3. В творчестве Бунина тургеневские традиции прослежены в книге: О. Михайлов. И.А. Бунин. Очерк творчества. М., «Наука», 1966, стр. 42; воздействие Тургенева на ранние рассказы Чехова отмечено в статье: А.С. Долинин. Тургенев и Чехов. (Параллельный анализ «Свидания» Тургенева и «Егеря» Чехова.) В сб.: «Творческий путь Тургенева». Под ред. Н.Л. Бродского. Пг., книгоиздательство «Сеятель», 1923, стр. 277—318; в работе: Г.А. Бялый. Чехов и «Записки охотника». «Ученые записки Ленинградского государственного педагогического института им. Герцена», 1948, т. 67, стр. 184—186; в книге: П. Бицилли. Творчество Чехова. Опыт стилистического анализа. София, 1942, стр. 15—23; в книге: Г. Бердников. А.П. Чехов. Идейные и творческие искания. Изд. второе, дополненное. Л., «Художественная литература», 1970, стр. 56—66 и др.

4. Полемическую направленность этого рассказа по отношению к поэтике Тургенева отмечал, в частности, В. Ермилов (см. его книгу: «А.П. Чехов». Изд. дополненное. М., «Советский писатель», 1954, стр. 316).

5. В.Я. Кирпотин. Философские и эстетические взгляды Салтыкова-Щедрина. М., Госполитиздат, 1957, стр. 439.

6. «Все мы перед ним — как слепые», — писал Корней Чуковский («Ранний Бунин». «Вопросы литературы», 1968, № 5, стр. 83). Это же свойство Бунина отмечал и Куприн, но воспринимал его эмоционально несколько иначе: «Ненавижу, как ты пишешь, у меня от твоей изобразительности в глазах рябит» (9, 396).

7. И.Л. Щеглов. Из воспоминаний об Антоне Чехове. В сб.: «А.П. Чехов в воспоминаниях современников». М., Гослитиздат, 1954, стр. 145—146.

8. Бунин, кстати, хорошо понял сущность чеховского совета. «Но, конечно, это была совсем особая холодность» (9, 187), — замечал он по этому поводу.

9. А.С. Пушкин. Собрание сочинений в десяти томах, т. VII. Л., «Наука», 1978, стр. 151.

10. Там же, стр. 150.

11. Можно говорить о стремлении Чехова к объективности. Один из исследователей заметил, что объективная манера повествования в ранних чеховских рассказах встречается достаточно редко, в то время как она присуща почти всем рассказам зрелого периода творчества (см.: А.П. Чудаков. Эволюция стиля Чехова. Автореферат диссертации на соискание степени кандидата филологических наук. М., 1966). По мнению исследователя, манера объективного повествования сформировалась у Чехова в основном к 1889—1890 годам (см.: А.П. Чудаков. Середина пути (повествование Чехова девяностых годов). «Сборник статей и материалов. Литературный музей им. Чехова». Ростовское книжное изд-во, 1969, вып. 5).

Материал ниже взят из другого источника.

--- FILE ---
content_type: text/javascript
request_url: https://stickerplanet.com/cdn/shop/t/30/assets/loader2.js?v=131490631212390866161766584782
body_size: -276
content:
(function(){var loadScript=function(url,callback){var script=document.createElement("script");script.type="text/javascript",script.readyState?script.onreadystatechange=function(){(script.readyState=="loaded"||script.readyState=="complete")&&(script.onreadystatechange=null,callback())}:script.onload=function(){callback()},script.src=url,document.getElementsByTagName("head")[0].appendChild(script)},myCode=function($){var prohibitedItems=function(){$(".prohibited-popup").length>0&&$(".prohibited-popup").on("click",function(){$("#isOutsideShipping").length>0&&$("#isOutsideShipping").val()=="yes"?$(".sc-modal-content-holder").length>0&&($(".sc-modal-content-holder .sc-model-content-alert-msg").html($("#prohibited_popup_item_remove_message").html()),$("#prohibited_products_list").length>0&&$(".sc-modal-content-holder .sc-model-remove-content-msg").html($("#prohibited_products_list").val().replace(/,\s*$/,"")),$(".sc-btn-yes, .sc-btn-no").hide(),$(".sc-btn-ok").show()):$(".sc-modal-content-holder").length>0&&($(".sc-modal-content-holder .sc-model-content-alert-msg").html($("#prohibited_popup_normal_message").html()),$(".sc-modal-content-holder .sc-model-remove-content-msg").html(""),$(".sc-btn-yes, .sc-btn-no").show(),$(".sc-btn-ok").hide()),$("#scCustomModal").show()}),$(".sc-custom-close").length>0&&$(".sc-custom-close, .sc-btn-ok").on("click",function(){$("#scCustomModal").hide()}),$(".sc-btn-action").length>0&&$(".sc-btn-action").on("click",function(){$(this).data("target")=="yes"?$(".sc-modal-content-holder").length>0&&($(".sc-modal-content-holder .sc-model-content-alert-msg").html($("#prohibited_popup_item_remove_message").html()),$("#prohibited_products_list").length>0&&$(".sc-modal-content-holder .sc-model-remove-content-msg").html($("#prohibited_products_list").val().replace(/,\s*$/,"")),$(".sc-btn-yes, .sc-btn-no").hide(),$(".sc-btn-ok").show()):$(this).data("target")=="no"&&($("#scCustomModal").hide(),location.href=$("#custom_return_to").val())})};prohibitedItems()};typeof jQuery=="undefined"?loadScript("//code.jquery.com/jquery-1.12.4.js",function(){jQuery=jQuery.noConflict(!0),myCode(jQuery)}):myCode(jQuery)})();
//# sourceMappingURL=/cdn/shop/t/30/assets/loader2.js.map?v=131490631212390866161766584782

12. См. в частности: А. Дерман. О мастерстве Чехова. М., «Советский писатель», 1959, стр. 30—34; И. Гурвич. Проза Чехова. М., «Художественная литература», 1970, стр. 53—56; Г. Бердников. А.П. Чехов. Идейные и творческие искания. Изд. второе, дополненное. Л., «Художественная литература», 1970, стр. 540—543 и др.

13. Вопрос этот детально и глубоко проанализирован в статье Э.А. Полоцкой «Чехов в художественном развитии Бунина» («Литературное наследство», 1973, т. 84, кн. 2). Автор подробно прослеживает, какое воздействие на разных этапах бунинского творчества имела на него чеховская эстетика; сопоставляет различные формы проявления лиризма, особые функции автора-повествователя у Чехова и у Бунина.

14. К. Чуковский. Ранний Бунин. «Вопросы литературы», 1968, № 5, стр. 95.

15. И.А. Бунин. О Чехове, стр. 312.

16. Э.А. Полоцкая справедливо пишет о приближении бунинской объективной иронии «к ее главной разновидности — трагической иронии» («Литературное наследство», 1973, т. 84, кн. 2, стр. 86).

17. Рассказ здесь не заканчивается, далее следует еще одна фраза: «Беспощаден кто-то к человеку!» (5, 411).

«Этим «кто-то» мне кажется и сам Бунин», — писал я в свое время в одной из работ («Молодая гвардия», 1972, № 12, стр. 309), высказывая предположение: не с холодным ли сердцем написаны некоторые бунинские рассказы? Сомнения эти остаются в силе, однако сейчас о концовке рассказа я вспомнил в иной связи. Сопоставляя различные редакции бунинских произведений, я обнаружил, что в издании «Петрополис» «Роман горбуна» не имел заключительной фразы, вместе с тем эмоциональный эффект рассказа от этого нисколько не ослаблялся. Тем самым еще раз убеждаешься, что объективная ирония являлась у Бунина одним из основных приемов выявления авторской позиции, приемом не менее выразительным, чем, скажем, непосредственное «вторжение» автора в повествование.

18. Э.А. Полоцкая. Чехов в художественном развитии Бунина. «Литературное наследство», 1973, т. 84, кн. 2, стр. 86—87.